Sevoflurane protects ventricular myocytes against oxidative stress-induced cellular Ca2+ overload and hypercontracture.

BACKGROUND

Oxidative stress is implicated in pathogenesis of cardiac reperfusion injury, characterized by cellular Ca overload and hypercontracture. Volatile anesthetics protect the heart against reperfusion injury primarily by attenuating Ca overload. This study investigated electrophysiological mechanisms underlying cardioprotective effects of sevoflurane against oxidative stress-induced cellular injury.

METHODS

The cytosolic Ca levels and cell morphology were assessed in mouse ventricular myocytes, using confocal fluo-3 fluorescence imaging, whereas membrane potentials and L-type Ca current (ICa,L) were recorded using whole-cell patch-clamp techniques. Phosphorylation of Ca/calmodulin-dependent protein kinase II was examined by Western blotting.

RESULTS

Exposure to H2O2 (100 μM) for 15 min evoked cytosolic Ca elevation and hypercontracture in 56.8% of ventricular myocytes in 11 experiments, which was partly but significantly reduced by nifedipine, tetracaine, or SEA0400. Sevoflurane prevented H2O2-induced cellular Ca overload in a concentration-dependent way (IC50 = 1.35%). Isoflurane (2%) and desflurane (10%) also protected ventricular myocytes by a degree similar to sevoflurane (3%).

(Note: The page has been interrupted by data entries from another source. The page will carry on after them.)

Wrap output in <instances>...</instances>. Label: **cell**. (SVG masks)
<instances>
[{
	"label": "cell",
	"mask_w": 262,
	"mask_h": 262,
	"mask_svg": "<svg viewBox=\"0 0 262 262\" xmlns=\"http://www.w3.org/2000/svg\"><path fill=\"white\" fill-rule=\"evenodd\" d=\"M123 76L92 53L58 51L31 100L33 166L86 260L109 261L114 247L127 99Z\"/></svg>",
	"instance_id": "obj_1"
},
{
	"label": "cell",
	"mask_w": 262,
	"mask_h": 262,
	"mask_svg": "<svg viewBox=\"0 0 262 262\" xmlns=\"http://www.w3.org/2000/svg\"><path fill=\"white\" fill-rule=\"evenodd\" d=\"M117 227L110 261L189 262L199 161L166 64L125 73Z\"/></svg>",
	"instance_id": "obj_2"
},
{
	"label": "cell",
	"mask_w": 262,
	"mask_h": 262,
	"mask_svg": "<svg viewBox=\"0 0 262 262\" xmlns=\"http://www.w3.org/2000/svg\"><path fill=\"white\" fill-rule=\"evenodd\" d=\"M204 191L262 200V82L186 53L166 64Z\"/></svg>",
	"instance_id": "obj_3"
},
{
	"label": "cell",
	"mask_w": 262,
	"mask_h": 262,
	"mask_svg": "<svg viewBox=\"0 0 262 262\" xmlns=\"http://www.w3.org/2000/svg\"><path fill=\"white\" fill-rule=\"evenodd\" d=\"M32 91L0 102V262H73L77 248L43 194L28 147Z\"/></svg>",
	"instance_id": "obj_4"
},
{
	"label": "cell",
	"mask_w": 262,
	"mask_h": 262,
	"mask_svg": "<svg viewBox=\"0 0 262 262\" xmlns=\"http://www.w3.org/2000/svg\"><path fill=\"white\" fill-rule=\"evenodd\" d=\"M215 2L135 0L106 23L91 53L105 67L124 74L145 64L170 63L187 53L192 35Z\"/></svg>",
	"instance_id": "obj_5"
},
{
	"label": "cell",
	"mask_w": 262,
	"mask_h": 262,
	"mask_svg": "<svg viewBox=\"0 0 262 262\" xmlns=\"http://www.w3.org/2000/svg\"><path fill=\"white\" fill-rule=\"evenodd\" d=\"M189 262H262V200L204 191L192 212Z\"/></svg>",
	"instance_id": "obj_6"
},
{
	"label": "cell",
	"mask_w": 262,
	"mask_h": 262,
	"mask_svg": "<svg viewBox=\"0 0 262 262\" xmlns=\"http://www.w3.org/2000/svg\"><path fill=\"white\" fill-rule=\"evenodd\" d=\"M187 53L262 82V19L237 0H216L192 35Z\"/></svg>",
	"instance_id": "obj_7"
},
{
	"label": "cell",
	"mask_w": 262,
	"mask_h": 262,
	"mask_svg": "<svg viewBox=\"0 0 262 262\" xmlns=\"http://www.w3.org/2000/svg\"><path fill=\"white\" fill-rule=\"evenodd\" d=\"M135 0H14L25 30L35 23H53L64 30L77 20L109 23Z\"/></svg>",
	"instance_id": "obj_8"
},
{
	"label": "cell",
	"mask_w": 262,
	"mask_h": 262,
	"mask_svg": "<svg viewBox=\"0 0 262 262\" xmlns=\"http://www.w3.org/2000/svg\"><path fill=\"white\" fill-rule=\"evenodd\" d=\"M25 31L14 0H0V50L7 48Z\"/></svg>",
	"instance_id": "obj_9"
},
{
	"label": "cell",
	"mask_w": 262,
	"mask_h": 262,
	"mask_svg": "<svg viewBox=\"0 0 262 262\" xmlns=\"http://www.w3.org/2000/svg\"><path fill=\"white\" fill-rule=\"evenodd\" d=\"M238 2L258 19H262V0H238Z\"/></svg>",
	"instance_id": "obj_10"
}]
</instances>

Sevoflurane suppressed H2O2-induced electrophysiological disturbances, including early afterdepolarizations, voltage fluctuations in resting potential, and abnormal automaticities. H2O2 significantly enhanced ICa,L by activating Ca/calmodulin-dependent protein kinase II, and subsequent addition of sevoflurane, isoflurane, or desflurane similarly reduced ICa,L to below baseline levels. Phosphorylated Ca/calmodulin-dependent protein kinase II increased after 10-min incubation with H2O2, which was significantly prevented by concomitant administration of sevoflurane.

CONCLUSIONS

Sevoflurane protected ventricular myocytes against H2O2-induced Ca overload and hypercontracture, presumably by affecting multiple Ca transport pathways, including ICa,L, Na/Ca exchanger and ryanodine receptor. These actions appear to mediate cardioprotection against reperfusion injury associated with oxidative stress.